We are in the middle of hurricane season and already have a tropical storm named Michael in the Atlantic Ocean. From memorable storms like Katrina to easily forgettable ones like Beryl, naming a tropical system has always been a ‘weather wonder’. Do random people name hurricanes after themselves? Is it the first person to notice it’s formed? After much research, I have found the answer.

Until the middle of the 20th century, Atlantic hurricanes were named for specific days they made landfall on or people and towns they affected by whomever was tracking the storm. This is why the Galveston Hurricane of 1900 does not have an official name. In the 1940s or 1950s, tropical storm names started to get a little more organized. In 1956, the National Hurricane Center was created as a forecast and monitoring hub for hurricanes. They took over naming storms only after women, as it seemed to be the tradition all over the world at the time.
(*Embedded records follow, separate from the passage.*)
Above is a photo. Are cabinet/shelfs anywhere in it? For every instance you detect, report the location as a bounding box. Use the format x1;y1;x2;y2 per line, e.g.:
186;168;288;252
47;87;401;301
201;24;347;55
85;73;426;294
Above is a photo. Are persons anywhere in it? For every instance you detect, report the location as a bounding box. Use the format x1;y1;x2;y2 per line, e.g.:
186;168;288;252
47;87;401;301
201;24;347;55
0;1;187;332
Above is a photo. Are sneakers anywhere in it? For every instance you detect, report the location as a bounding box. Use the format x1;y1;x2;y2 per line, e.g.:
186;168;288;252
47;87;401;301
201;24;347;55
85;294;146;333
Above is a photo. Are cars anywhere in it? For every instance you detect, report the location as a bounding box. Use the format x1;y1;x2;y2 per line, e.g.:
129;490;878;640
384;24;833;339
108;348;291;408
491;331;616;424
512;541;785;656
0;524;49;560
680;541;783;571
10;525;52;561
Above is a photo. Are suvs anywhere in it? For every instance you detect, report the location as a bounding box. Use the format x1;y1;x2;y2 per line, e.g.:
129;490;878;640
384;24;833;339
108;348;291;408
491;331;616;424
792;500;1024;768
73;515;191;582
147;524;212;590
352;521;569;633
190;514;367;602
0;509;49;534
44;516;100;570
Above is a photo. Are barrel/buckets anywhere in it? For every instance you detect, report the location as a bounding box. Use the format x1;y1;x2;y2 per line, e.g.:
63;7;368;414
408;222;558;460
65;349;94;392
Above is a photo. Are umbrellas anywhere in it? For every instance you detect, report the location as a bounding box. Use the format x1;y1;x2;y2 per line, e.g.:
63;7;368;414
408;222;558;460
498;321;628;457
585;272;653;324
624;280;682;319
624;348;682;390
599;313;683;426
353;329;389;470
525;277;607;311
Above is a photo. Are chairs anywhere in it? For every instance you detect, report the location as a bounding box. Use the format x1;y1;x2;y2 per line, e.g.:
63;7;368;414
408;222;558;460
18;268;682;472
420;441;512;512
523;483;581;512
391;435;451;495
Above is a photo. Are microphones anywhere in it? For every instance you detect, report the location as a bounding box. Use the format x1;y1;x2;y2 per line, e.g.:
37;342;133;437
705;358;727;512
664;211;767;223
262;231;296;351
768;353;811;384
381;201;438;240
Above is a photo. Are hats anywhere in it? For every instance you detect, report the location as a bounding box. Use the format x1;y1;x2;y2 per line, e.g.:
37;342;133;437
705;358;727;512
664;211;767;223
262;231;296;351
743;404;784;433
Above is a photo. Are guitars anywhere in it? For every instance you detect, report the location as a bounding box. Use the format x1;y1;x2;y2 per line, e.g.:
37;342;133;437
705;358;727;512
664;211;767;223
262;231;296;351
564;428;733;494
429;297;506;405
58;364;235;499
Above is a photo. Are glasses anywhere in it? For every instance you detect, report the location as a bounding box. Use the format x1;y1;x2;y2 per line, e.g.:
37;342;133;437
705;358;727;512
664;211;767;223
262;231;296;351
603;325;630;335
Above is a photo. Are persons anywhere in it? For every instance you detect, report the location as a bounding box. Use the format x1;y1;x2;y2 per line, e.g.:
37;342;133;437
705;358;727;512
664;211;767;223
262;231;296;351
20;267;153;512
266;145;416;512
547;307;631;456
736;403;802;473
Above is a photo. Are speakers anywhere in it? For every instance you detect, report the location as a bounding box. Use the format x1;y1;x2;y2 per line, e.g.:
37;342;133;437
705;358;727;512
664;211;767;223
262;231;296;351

In 1979, the world started including masculine names into hurricane naming lists. Pretty soon after, an international committee called the World Meteorological Organization took over the process for every tropically active basin in the world.

Six lists of twenty one names are used in the Atlantic basin, with each list being used every six years. If a storm causes a lot of damage or has a big social impact, the name of that storm is then retired and replaced by the WMO. They come up with names that are easily recognizable by the people and countries affected by the approaching storm and do not take requests for possible names.